» What this task involves
Write out in full the records from the line containing "With [1266,317] and" through the line containing "2092 millimetres", shifting every number in their answers, the coordinates and the distance, up by 98.

» Working data

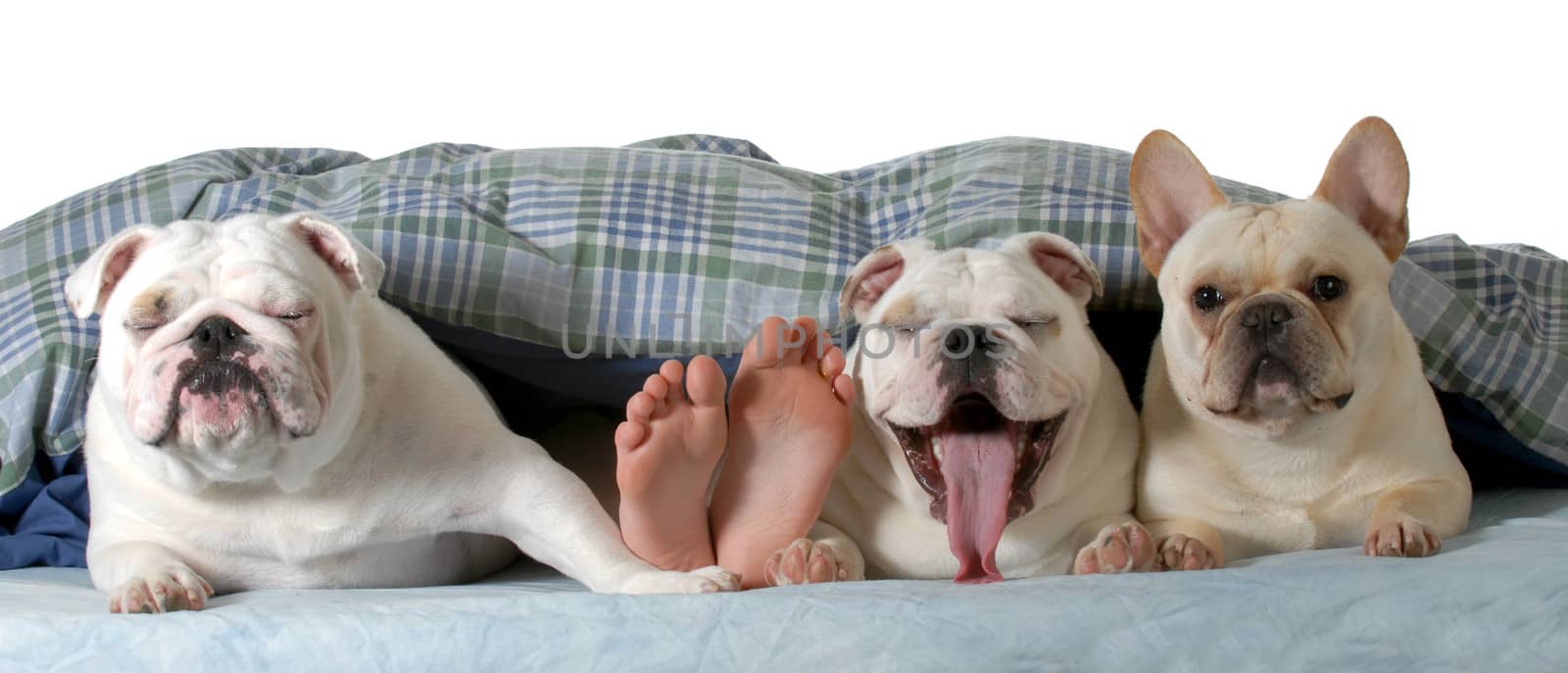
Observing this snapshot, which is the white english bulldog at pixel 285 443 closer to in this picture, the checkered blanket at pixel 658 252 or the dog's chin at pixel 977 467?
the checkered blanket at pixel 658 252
==
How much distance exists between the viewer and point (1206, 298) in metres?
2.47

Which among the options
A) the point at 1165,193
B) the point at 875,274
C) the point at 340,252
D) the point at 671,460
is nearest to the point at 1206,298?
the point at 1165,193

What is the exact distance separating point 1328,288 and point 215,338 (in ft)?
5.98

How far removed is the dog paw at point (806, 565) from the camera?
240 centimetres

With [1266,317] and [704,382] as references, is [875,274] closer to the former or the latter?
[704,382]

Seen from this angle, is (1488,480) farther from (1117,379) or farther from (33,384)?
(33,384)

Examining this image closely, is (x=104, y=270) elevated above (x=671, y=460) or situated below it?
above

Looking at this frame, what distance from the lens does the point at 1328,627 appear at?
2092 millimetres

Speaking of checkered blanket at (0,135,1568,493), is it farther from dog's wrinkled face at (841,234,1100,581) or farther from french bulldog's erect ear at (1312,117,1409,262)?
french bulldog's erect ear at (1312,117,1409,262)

» Solution for this task
With [1266,317] and [704,382] as references, is [875,274] closer to the former or the latter?
[802,480]

Seen from this angle, is (1488,480) farther from (1117,379) or farther from (33,384)?
(131,482)

Examining this image closely, is (x=104, y=270) elevated above (x=671, y=460) or situated below it?
above

Looking at this frame, what distance from the lens does the point at 1328,627 appear at?
2190 millimetres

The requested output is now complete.